---------- RECORDS ----------

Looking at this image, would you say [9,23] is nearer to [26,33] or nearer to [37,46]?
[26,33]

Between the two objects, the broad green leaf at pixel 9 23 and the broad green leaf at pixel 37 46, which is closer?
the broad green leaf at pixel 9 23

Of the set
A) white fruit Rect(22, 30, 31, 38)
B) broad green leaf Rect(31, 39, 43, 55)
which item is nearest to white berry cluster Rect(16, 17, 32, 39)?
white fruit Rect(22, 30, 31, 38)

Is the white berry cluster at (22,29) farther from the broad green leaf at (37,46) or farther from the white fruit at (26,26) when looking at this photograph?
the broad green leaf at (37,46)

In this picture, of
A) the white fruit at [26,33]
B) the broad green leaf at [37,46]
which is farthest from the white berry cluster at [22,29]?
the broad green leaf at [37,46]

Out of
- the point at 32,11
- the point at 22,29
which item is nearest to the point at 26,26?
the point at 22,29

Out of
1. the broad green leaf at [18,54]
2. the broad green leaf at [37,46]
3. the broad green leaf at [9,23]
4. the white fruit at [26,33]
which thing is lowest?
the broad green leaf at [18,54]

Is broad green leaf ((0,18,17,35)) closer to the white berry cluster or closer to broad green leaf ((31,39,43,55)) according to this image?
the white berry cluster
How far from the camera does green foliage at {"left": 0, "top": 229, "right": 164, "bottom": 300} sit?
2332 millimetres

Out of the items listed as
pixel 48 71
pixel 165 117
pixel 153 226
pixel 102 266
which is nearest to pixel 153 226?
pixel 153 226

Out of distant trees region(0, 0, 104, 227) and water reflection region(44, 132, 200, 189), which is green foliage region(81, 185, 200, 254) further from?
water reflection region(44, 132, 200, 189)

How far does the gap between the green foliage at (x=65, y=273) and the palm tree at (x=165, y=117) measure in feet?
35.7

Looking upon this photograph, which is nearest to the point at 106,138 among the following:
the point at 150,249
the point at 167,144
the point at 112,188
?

----------

TASK TO COMPLETE
The records above should be restated word for word, please.

COMPLETE OUTPUT
Looking at this image, would you say [9,23] is nearer to [26,33] or nearer to [37,46]?
[26,33]

Between the two objects, the broad green leaf at pixel 9 23 and the broad green leaf at pixel 37 46, which is closer?
the broad green leaf at pixel 9 23

Of the set
A) white fruit Rect(22, 30, 31, 38)
B) broad green leaf Rect(31, 39, 43, 55)
which item is nearest to white berry cluster Rect(16, 17, 32, 39)?
white fruit Rect(22, 30, 31, 38)

Is the white berry cluster at (22,29) farther from the broad green leaf at (37,46) or farther from the white fruit at (26,26) when looking at this photograph?
the broad green leaf at (37,46)

In this picture, of
A) the white fruit at [26,33]
B) the broad green leaf at [37,46]
which is farthest from the white berry cluster at [22,29]?
the broad green leaf at [37,46]

Out of
- the point at 32,11
- the point at 22,29
which item is nearest to the point at 26,26?
the point at 22,29

Out of
1. the broad green leaf at [18,54]
2. the broad green leaf at [37,46]
3. the broad green leaf at [9,23]
4. the white fruit at [26,33]
which thing is lowest?
the broad green leaf at [18,54]

Is broad green leaf ((0,18,17,35)) closer to the white berry cluster or closer to broad green leaf ((31,39,43,55)) according to this image?
the white berry cluster
How far from the camera does green foliage at {"left": 0, "top": 229, "right": 164, "bottom": 300} sit?
2332 millimetres

Out of the items listed as
pixel 48 71
pixel 165 117
pixel 153 226
pixel 102 266
which is nearest to pixel 153 226?
pixel 153 226

Out of distant trees region(0, 0, 104, 227) and water reflection region(44, 132, 200, 189), which is green foliage region(81, 185, 200, 254) further from?
water reflection region(44, 132, 200, 189)

How far does the gap between the green foliage at (x=65, y=273) and the palm tree at (x=165, y=117) measure in feet?
35.7

Looking upon this photograph, which is nearest to the point at 106,138 among the following:
the point at 150,249
the point at 167,144
the point at 112,188
?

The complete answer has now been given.